К моему изумлению, Вортигерн не поинтересовался, что я делал в Корнуолле. Он даже не взглянул на меня. Он положил подбородок на кулак и исподлобья смотрел на мою мать. Его голос и вид казались безупречно любезными, и все же было в этом нечто, что мне не нравилось. И внезапно я понял, что именно. Даже когда моя мать беседовала с королем, жрецы, стоявшие за троном, смотрели на меня. А когда я краем глаза взглянул на толпу, то увидел, что все они тоже не сводят с меня глаз. В зале внезапно стало тихо, и я подумал: «Ну вот, сейчас начнется».
— Ты не была замужем, — сказал король тихо, словно размышляя вслух.
— Нет.
Мать опустила веки, и я понял, что она насторожилась.
— Так значит, отец твоего сына умер до того, как вы смогли пожениться? Быть может, он пал в битве?
— Нет, господин мой.
Голос ее звучал тихо, но совершенно отчетливо. Я видел, что ее руки слегка напряглись.
— Значит, он все еще жив?
Она ничего не сказала — лишь склонила голову, так что капюшон упал ей на лицо, скрыв его от людей в зале. Но те, кто был на помосте, по-прежнему могли видеть ее. Королева уставилась на нее с любопытством и презрением. У саксонки были светло-голубые глаза и тяжелые, белые, как молоко, груди, выпиравшие из тугого голубого корсажа. Маленький рот, руки белые, как и грудь, но некрасивые, с толстыми, как у служанки, пальцами. Пальцы были унизаны золотыми, эмалевыми и бронзовыми кольцами.
Король, видя, что моя мать не отвечает, сдвинул брови. Но голос его звучал по-прежнему доброжелательно.

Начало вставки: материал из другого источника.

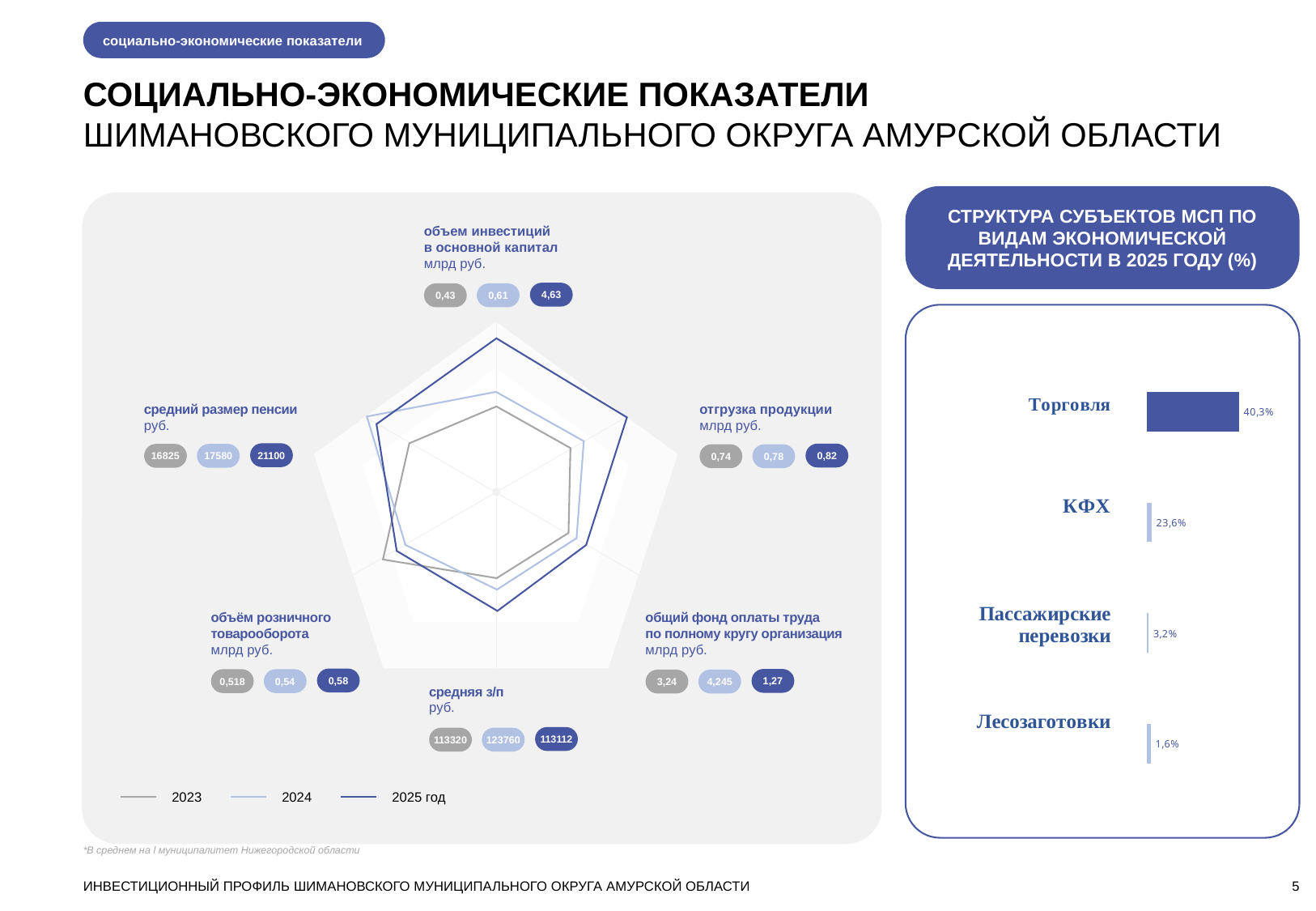
On the bar chart 'Структура субъектов МСП по видам экономической деятельности в 2025 году (%)', how many categories are shown? 4 On the radar chart on the left, how many series does the legend list? 3 On the radar chart on the left, which is larger for 'средняя з/п': the 2024 value or the 2025 value? 2024 (123760) On the bar chart 'Структура субъектов МСП по видам экономической деятельности в 2025 году (%)', which category has the lowest value? Лесозаготовки On the bar chart 'Структура субъектов МСП по видам экономической деятельности в 2025 году (%)', what is the value for Торговля? 40,3% On the radar chart on the left, what is the value of 'средний размер пенсии' for 2023? 16825 On the bar chart 'Структура субъектов МСП по видам экономической деятельности в 2025 году (%)', which category has the highest value? Торговля On the radar chart on the left, which years are listed in the legend? 2023, 2024, 2025 On the radar chart on the left, what is the difference between the 2025 and 2023 values of 'отгрузка продукции'? 0,08 On the radar chart on the left, what is the value of 'объем инвестиций в основной капитал' for 2025? 4,63 What kind of chart is the chart on the right side of the slide? Bar chart On the bar chart 'Структура субъектов МСП по видам экономической деятельности в 2025 году (%)', what is the difference between Торговля and КФХ? 16,7%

— Госпожа Ниниана! Скажи мне одну вещь. Говорила ли ты своему сыну, кто его отец?
— Нет.
Ее голос, громкий и уверенный, странно противоречил ее позе: опущенная голова, лицо, скрытое капюшоном… У нее был такой вид, словно ей стыдно. Я подумал, что она, быть может, делает это нарочно, чтобы оправдать свое молчание. Я сам не видел ее лица, но мне была видна рука, сжимавшая складки ее длинной юбки. Мне вдруг вспомнилась та, прежняя Ниниана, которая бросила вызов своему отцу, отказав Горлану, королю Ланаскола. Это воспоминание сменилось другим: отец, сидящий напротив меня и глядящий на меня через стол в свете лампы. Я поспешно прогнал это видение. Оно было таким отчетливым, что я удивился, как это прочие присутствующие не видят его. И внезапно я с ужасом подумал, что Вортигерн его видел и все знает. Вот почему мы здесь. Он услышал о моем приезде и решил удостовериться. Как же со мной обойдутся? Как со шпионом или как с заложником?
Должно быть, я невольно дернулся. Мать подняла голову, и я увидел ее глаза. Она больше не была похожа на принцессу: это была женщина, которой страшно. Я улыбнулся ей — в ее лице что-то вспыхнуло в ответ. Я понял, что боялась она только за меня.
Я стоял спокойно и ждал. Пусть первый ход сделает Вортигерн. У меня еще будет время сразиться с ним, когда я увижу, с чего начинать.